● Exercise brief
Print the lines in the listing below starting at the line with "岩手 アメリカン雑貨屋SUNBRIDGE サンブリッヂ" and ending at the line with "太阳伞户外大号地摊太阳伞双层大型遮阳伞摆摊雨伞沙滩家用温度计手工", both included. Reproduce them exactly and omit every picture.

Entries provided Start Marker

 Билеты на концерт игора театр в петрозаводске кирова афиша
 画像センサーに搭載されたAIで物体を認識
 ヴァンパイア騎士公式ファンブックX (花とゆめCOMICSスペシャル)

Entries provided End Marker
Entries provided Start Marker

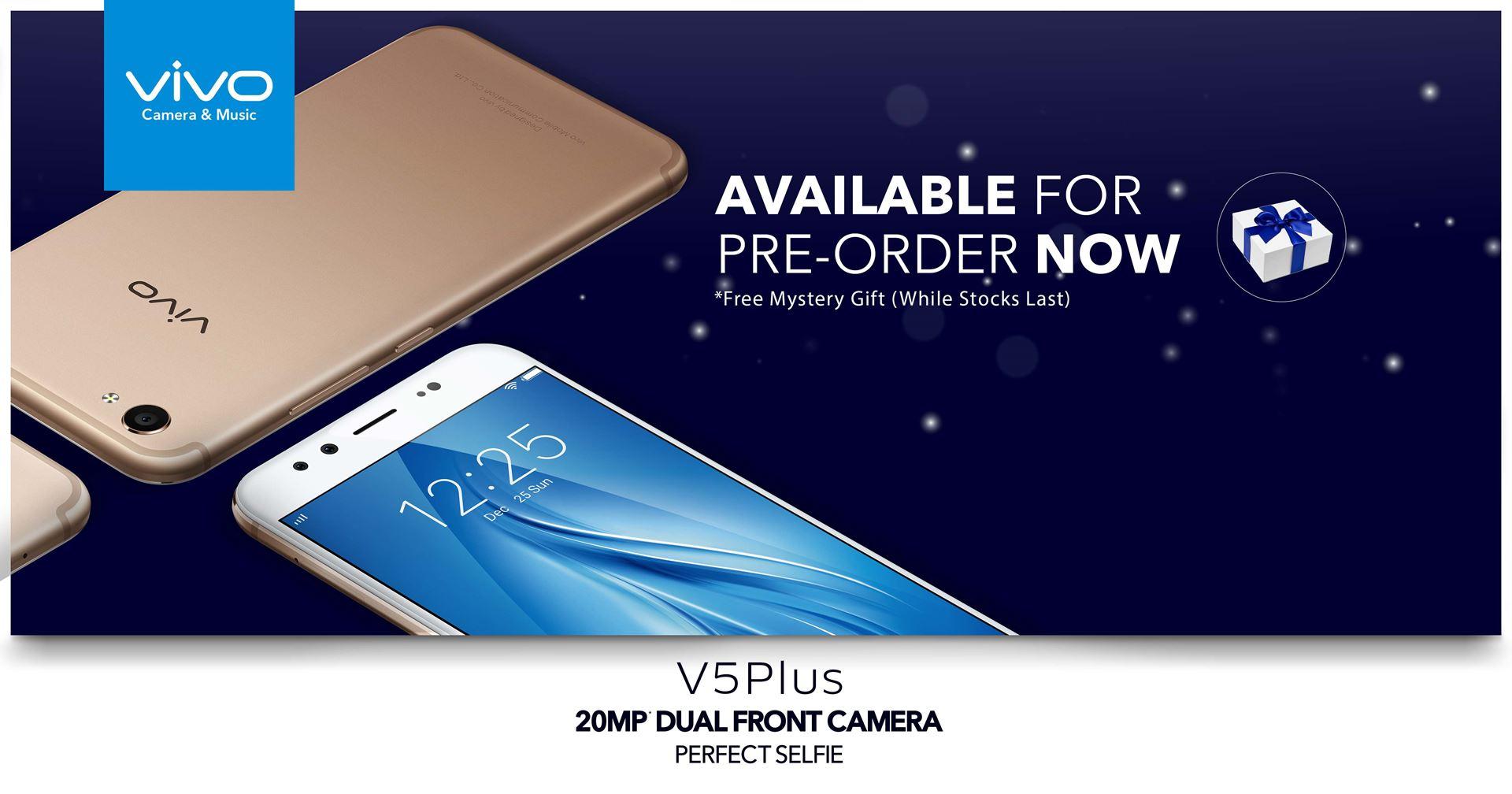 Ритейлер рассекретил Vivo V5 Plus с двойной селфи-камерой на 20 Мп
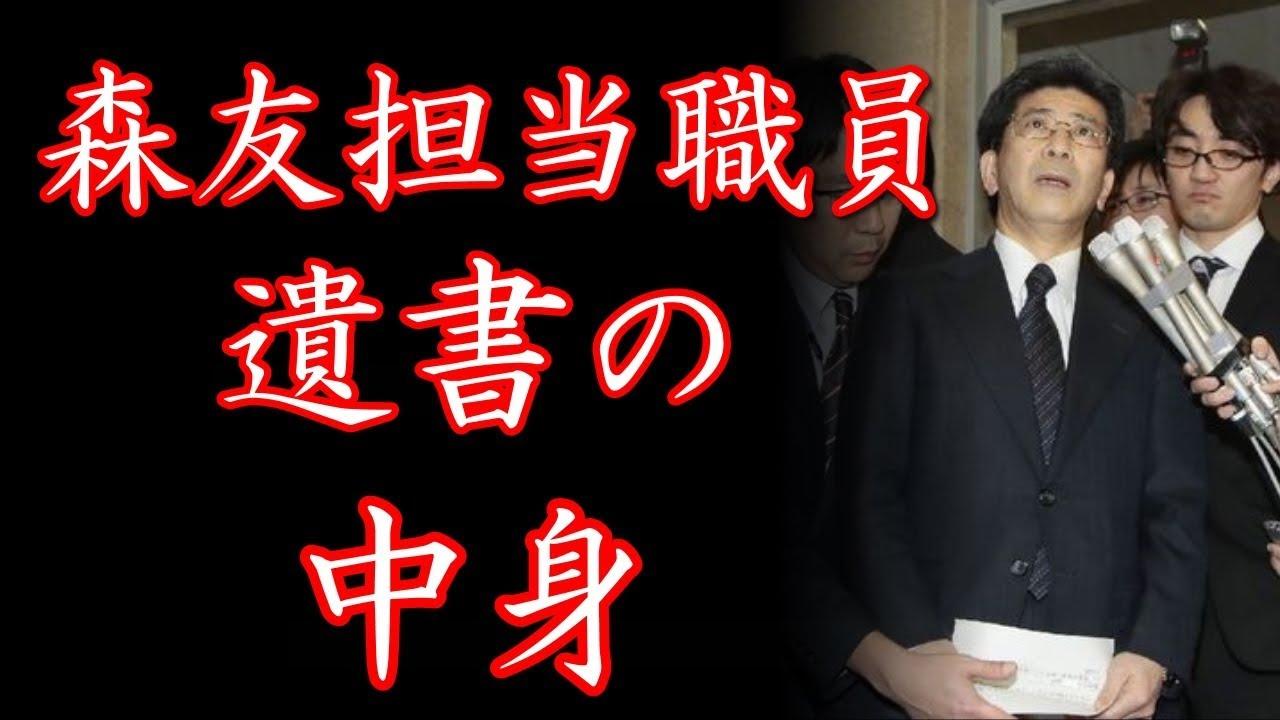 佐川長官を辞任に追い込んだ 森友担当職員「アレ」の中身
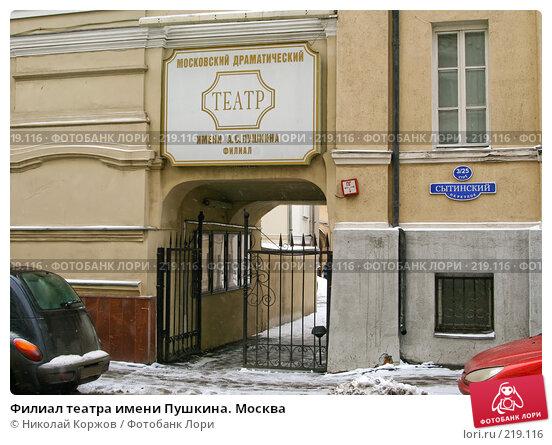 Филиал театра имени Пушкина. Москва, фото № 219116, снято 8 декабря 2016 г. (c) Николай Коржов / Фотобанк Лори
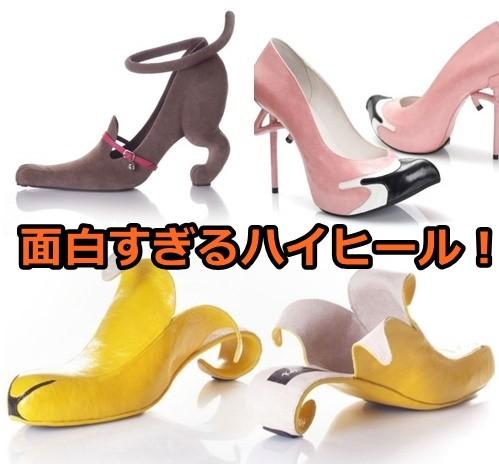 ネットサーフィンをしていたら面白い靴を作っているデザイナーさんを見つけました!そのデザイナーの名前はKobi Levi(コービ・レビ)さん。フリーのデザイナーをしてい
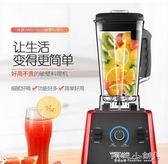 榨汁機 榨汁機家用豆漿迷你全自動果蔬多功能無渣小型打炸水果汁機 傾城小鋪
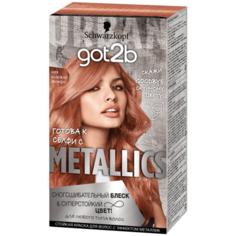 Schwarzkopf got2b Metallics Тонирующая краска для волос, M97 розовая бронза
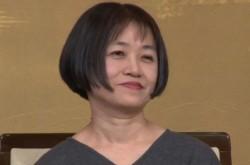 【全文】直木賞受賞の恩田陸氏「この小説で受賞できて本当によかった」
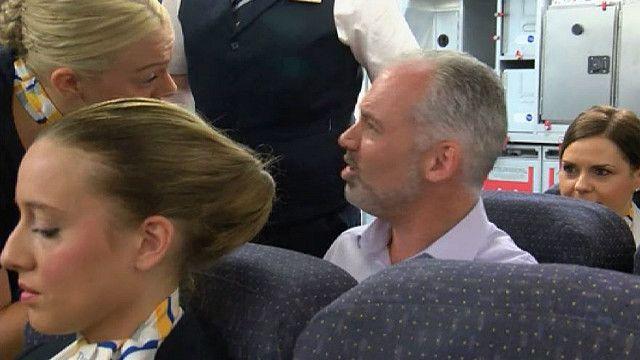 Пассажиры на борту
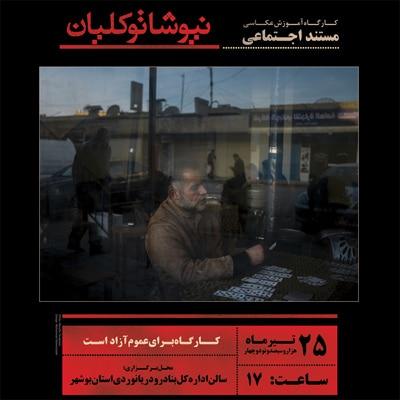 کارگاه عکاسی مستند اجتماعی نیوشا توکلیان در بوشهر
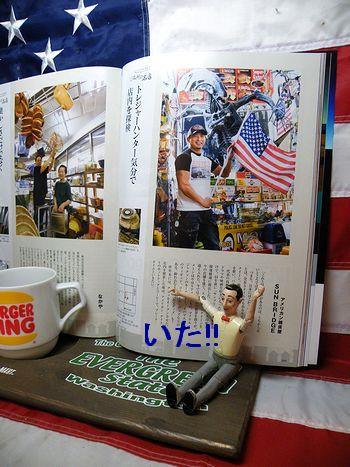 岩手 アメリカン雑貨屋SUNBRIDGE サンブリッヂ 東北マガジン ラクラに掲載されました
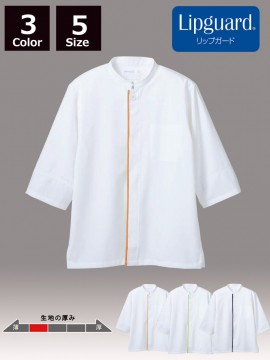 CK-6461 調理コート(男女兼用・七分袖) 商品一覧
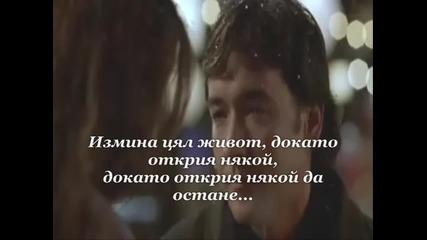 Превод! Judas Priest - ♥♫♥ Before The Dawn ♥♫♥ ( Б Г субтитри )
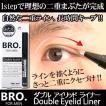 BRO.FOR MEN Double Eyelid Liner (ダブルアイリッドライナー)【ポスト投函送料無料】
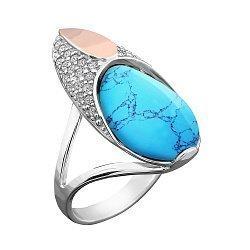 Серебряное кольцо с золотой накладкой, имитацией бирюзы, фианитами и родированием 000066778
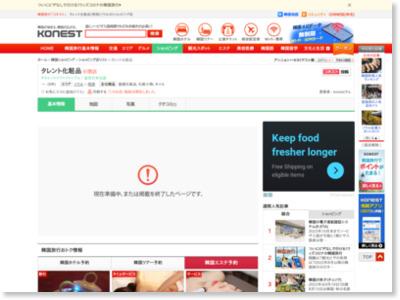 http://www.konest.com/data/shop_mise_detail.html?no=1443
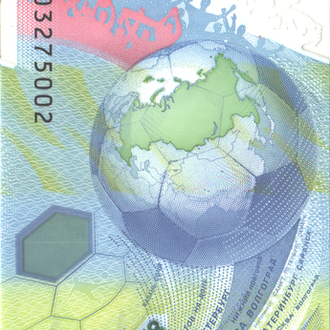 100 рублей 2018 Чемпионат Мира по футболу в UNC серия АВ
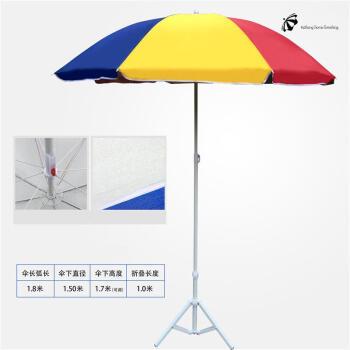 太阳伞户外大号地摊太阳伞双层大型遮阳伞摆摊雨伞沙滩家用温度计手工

Entries provided End Marker

● Your solution
 岩手 アメリカン雑貨屋SUNBRIDGE サンブリッヂ 東北マガジン ラクラに掲載されました
 CK-6461 調理コート(男女兼用・七分袖) 商品一覧
 Превод! Judas Priest - ♥♫♥ Before The Dawn ♥♫♥ ( Б Г субтитри )
 BRO.FOR MEN Double Eyelid Liner (ダブルアイリッドライナー)【ポスト投函送料無料】
 Серебряное кольцо с золотой накладкой, имитацией бирюзы, фианитами и родированием 000066778
 http://www.konest.com/data/shop_mise_detail.html?no=1443
 100 рублей 2018 Чемпионат Мира по футболу в UNC серия АВ
 太阳伞户外大号地摊太阳伞双层大型遮阳伞摆摊雨伞沙滩家用温度计手工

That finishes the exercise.